Она приводит пример монархии Конго, которая к моменту первого появления португальцев в конце XV века казалась не более ритуализированной, чем монархии Португалии или Испании того же периода. Существовало определённое количество придворных церемоний, но ни одна из них не препятствовала правлению. Они появились лишь позже: с крахом и дроблением королевства на всё более мелкие части из-за гражданской войны его правители начали восприниматься как более священные существа. Были созданы тщательно разработанные ритуалы, количество ограничений умножилось до такой степени, что в итоге мы читаем о «королях», заключённых в крохотных зданиях или, без всяких преувеличений, кастрируемых при восхождении на престол. В результате они правили весьма недолго; большинство баконго фактически перешло к системе, основанной в значительной степени на самоуправлении, хоть она была очень беспокойной и вовлечённой в предсмертные судороги работорговли.
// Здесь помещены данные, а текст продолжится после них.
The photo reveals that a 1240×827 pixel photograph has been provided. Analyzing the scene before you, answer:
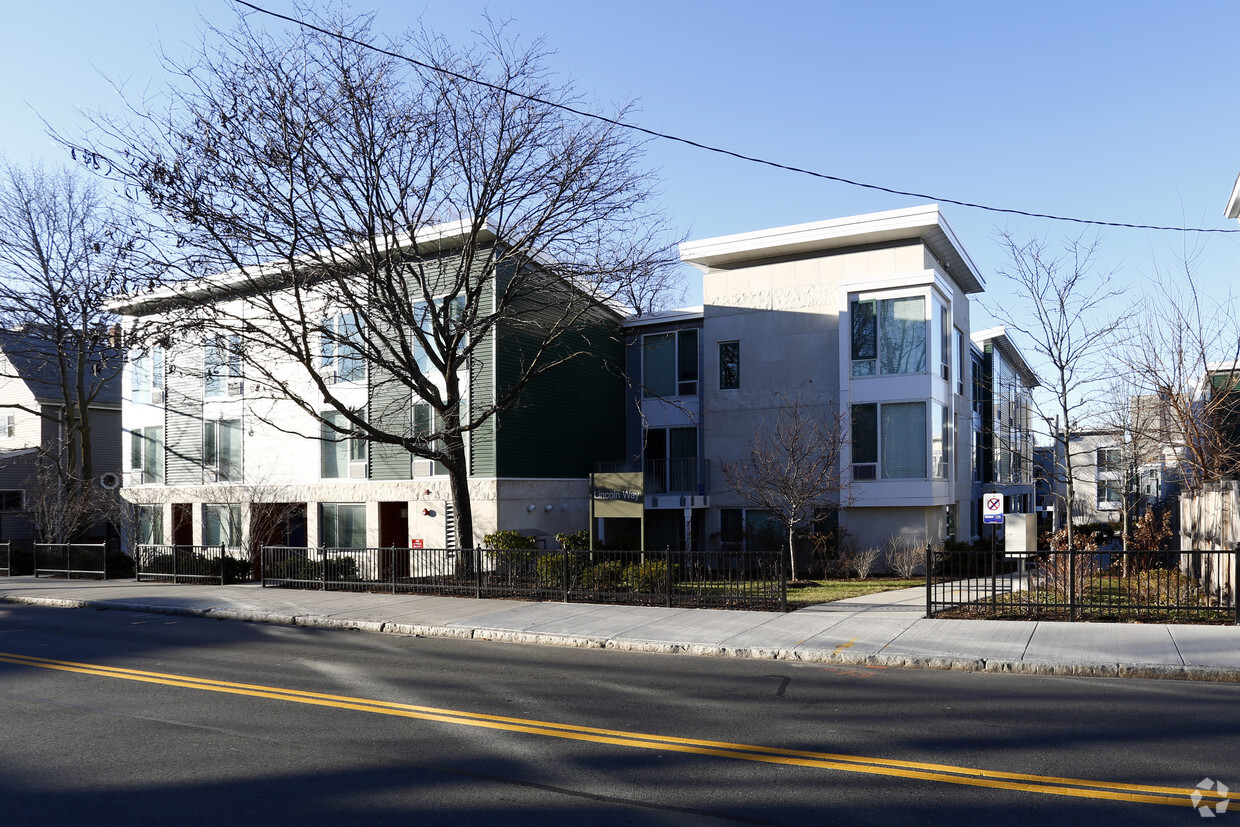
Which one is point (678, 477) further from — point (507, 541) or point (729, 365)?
point (507, 541)

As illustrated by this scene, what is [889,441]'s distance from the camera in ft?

Имеет ли что-нибудь из сказанного отношение к современным проблемам? Мне кажется, ещё как имеет. Итальянские философы автономизма в последние пару десятилетий развивали теорию, названную ими «революционным исходом». Отчасти она вдохновлена особенностями итальянских социальных условий — массовым отказом молодёжи от работы на заводах, процветанием сквотов и захваченных «социальных центров» во многих городах страны… Тем не менее в целом Италия, как кажется, послужила своеобразной лабораторией для будущих социальных движений, предвосхищая тренды, реализующиеся в настоящее время в глобальном масштабе.
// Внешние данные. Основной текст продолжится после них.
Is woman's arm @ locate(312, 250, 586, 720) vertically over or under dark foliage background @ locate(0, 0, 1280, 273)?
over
Теория исхода предполагает, что наиболее эффективным методом противостояния капитализму и либеральному государству является не прямое противостояние, а то, что Паоло Вирно 23 назвал «отступлением с боем»: массовым дезертирством тех, кто жаждет создания новых форм сообществ. Стоит лишь заглянуть в исторические документы, чтобы убедиться в том, что большинство успешных форм народного сопротивления принимали именно это обличие. Они не шли в лобовое столкновение с властью (как правило, это приводит к кровопролитию, а если нет, то зачастую к превращению в ещё худший вариант: в то, с чем боролись), но переходили от одной стратегии к другой, уворачиваясь от объятий власти, убегая, дезертируя и основывая новые сообщества. Ян Мулье Бутан, историк автономизма, даже утверждал, что история капитализма — это серия попыток решить проблему мобильности рабочих (отсюда бесконечная разработка таких атрибутов, как договора ученичества между мастером и учеником, рабство, привлечение рабочих-кули,24 использование гастарбайтеров и внештатных сотрудников, бесчисленные формы пограничного контроля), поскольку если бы система в действительности была бы близка к своей собственной фантастической версии, в которой рабочие могли свободно наниматься и увольняться с работы, когда бы и где бы они ни хотели, она бы полностью развалилась. Именно по этой причине одним из наиболее настойчивых требований, выдвигавшихся радикальными участниками антиглобалистского движения — от итальянских автономов до анархистов из Северной Америки — всегда было требование глобальной свободы перемещения, «настоящей глобализации», уничтожения границ, всеобщего падения стен.
Та разновидность разрушения концептуальных стен, которую я предлагаю, даёт возможность не только учесть важность дезертирства, она обещает бесконечно более богатую концепцию, описывающую, как могут работать альтернативные формы революционного действия. Это история, которую ещё предстоит написать, но её отдельные проблески уже видны. Ярчайшие из них демонстрирует Питер Ламборн Уилсон в серии своих эссе, размышляя, помимо всего прочего, о крахе Хоупвеллской традиции 25 и Миссисипской культуры,26 занимавших большую часть восточных территорий Северной Америки. Это были сообщества с очевидным господством церковных элит, кастовой социальной структурой и человеческими жертвоприношениями, и эти сообщества мистическим образом исчезли, будучи заменены гораздо более эгалитарными обществами охотников-собирателей или садоводов. Он приводит достаточно интересное предположение, что широко известная близость коренных американцев с природой могла в действительности быть реакцией не на европейские ценности, а на диалектическую перспективу в их собственных обществах, которой они вполне сознательно избегали. Эта история продолжается уходом поселенцев Джеймстауна, группы слуг первой колонии в Северной Америке (в Вирджинии), по-видимому, ставших в итоге индейцами, будучи брошенными своими покровителями-джентльменами; бесчисленными «пиратскими утопиями», в которых британские ренегаты и изменники объединялись с мусульманскими корсарами или присоединялись к туземным сообществам от Гаити до Мадагаскара; и так до скрытых «трёхрасовых» республик, основанных беглыми рабами на периферии поселений европейцев, колоний антиномистов 27 и других малоизвестных либертарных анклавов, пронизавших континент гораздо раньше шейкеров,28 фурьеристов 29 и всех знаменитых «идейных общин» XIX века.